## EXERCISE DETAILS
Please output the section of the listing below that opens with the line containing "Molly Картина мозаикой Дельфины" and closes with the line containing "Boar Bristle Paddle", exactly and with nothing else.

## MATERIAL TO PROCESS

+++

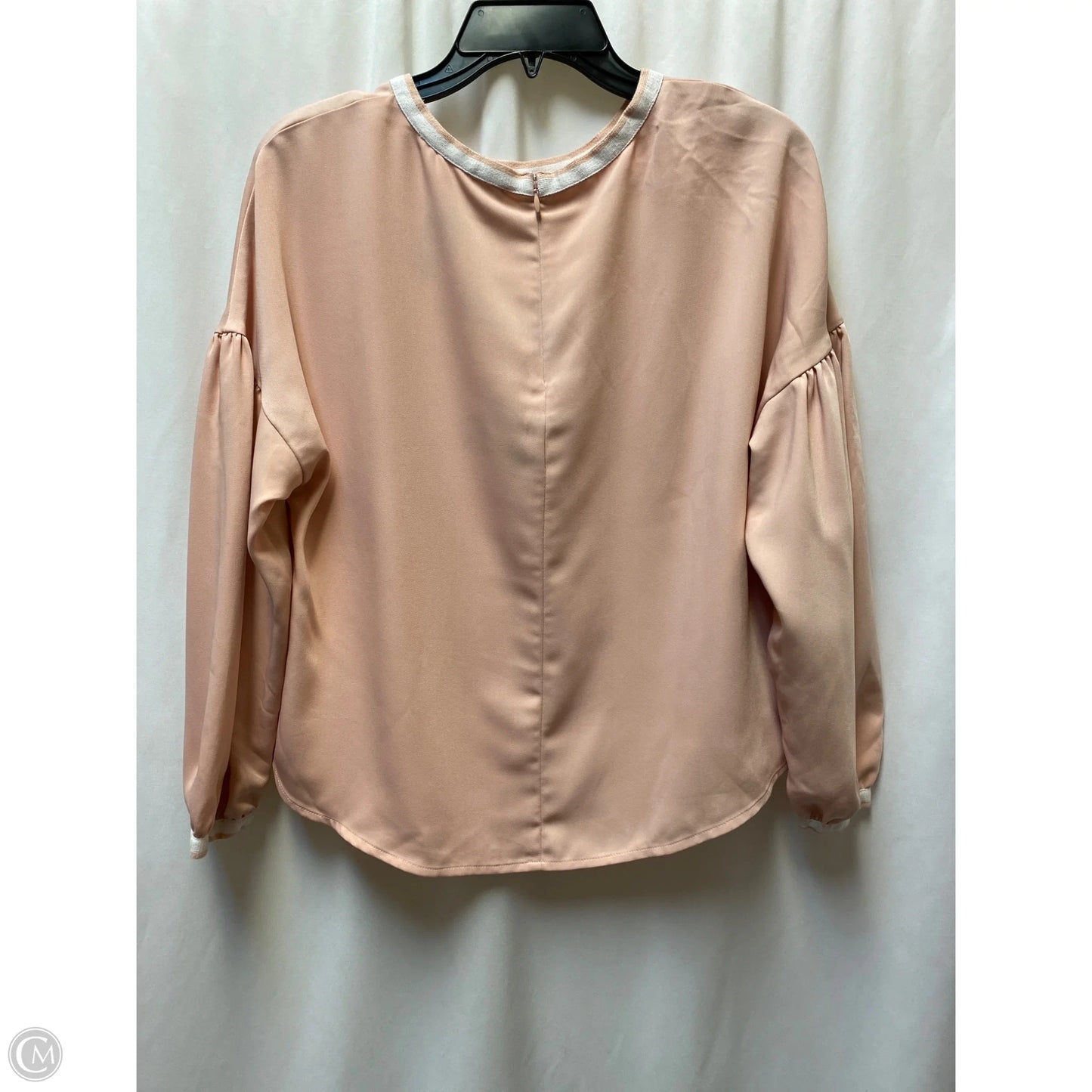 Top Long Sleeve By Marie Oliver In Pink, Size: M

+++

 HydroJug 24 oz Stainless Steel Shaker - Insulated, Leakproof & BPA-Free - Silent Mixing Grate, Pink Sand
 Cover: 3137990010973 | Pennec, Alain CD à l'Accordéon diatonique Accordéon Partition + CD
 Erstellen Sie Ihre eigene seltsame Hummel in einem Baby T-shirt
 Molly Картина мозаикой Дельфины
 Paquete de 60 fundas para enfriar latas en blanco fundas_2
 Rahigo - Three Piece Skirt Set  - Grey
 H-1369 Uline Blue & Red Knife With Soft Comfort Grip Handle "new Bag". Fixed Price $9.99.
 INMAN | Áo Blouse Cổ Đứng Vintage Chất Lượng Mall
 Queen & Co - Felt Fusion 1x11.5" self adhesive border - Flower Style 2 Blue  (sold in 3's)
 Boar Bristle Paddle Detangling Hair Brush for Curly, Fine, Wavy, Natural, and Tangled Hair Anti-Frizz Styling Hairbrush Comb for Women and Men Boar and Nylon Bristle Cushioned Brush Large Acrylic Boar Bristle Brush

+++

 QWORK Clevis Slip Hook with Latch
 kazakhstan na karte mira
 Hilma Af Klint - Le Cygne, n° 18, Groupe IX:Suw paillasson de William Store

+++

## OUTPUT OF THE EXERCISE
 Molly Картина мозаикой Дельфины
 Paquete de 60 fundas para enfriar latas en blanco fundas_2
 Rahigo - Three Piece Skirt Set  - Grey
 H-1369 Uline Blue & Red Knife With Soft Comfort Grip Handle "new Bag". Fixed Price $9.99.
 INMAN | Áo Blouse Cổ Đứng Vintage Chất Lượng Mall
 Queen & Co - Felt Fusion 1x11.5" self adhesive border - Flower Style 2 Blue  (sold in 3's)
 Boar Bristle Paddle Detangling Hair Brush for Curly, Fine, Wavy, Natural, and Tangled Hair Anti-Frizz Styling Hairbrush Comb for Women and Men Boar and Nylon Bristle Cushioned Brush Large Acrylic Boar Bristle Brush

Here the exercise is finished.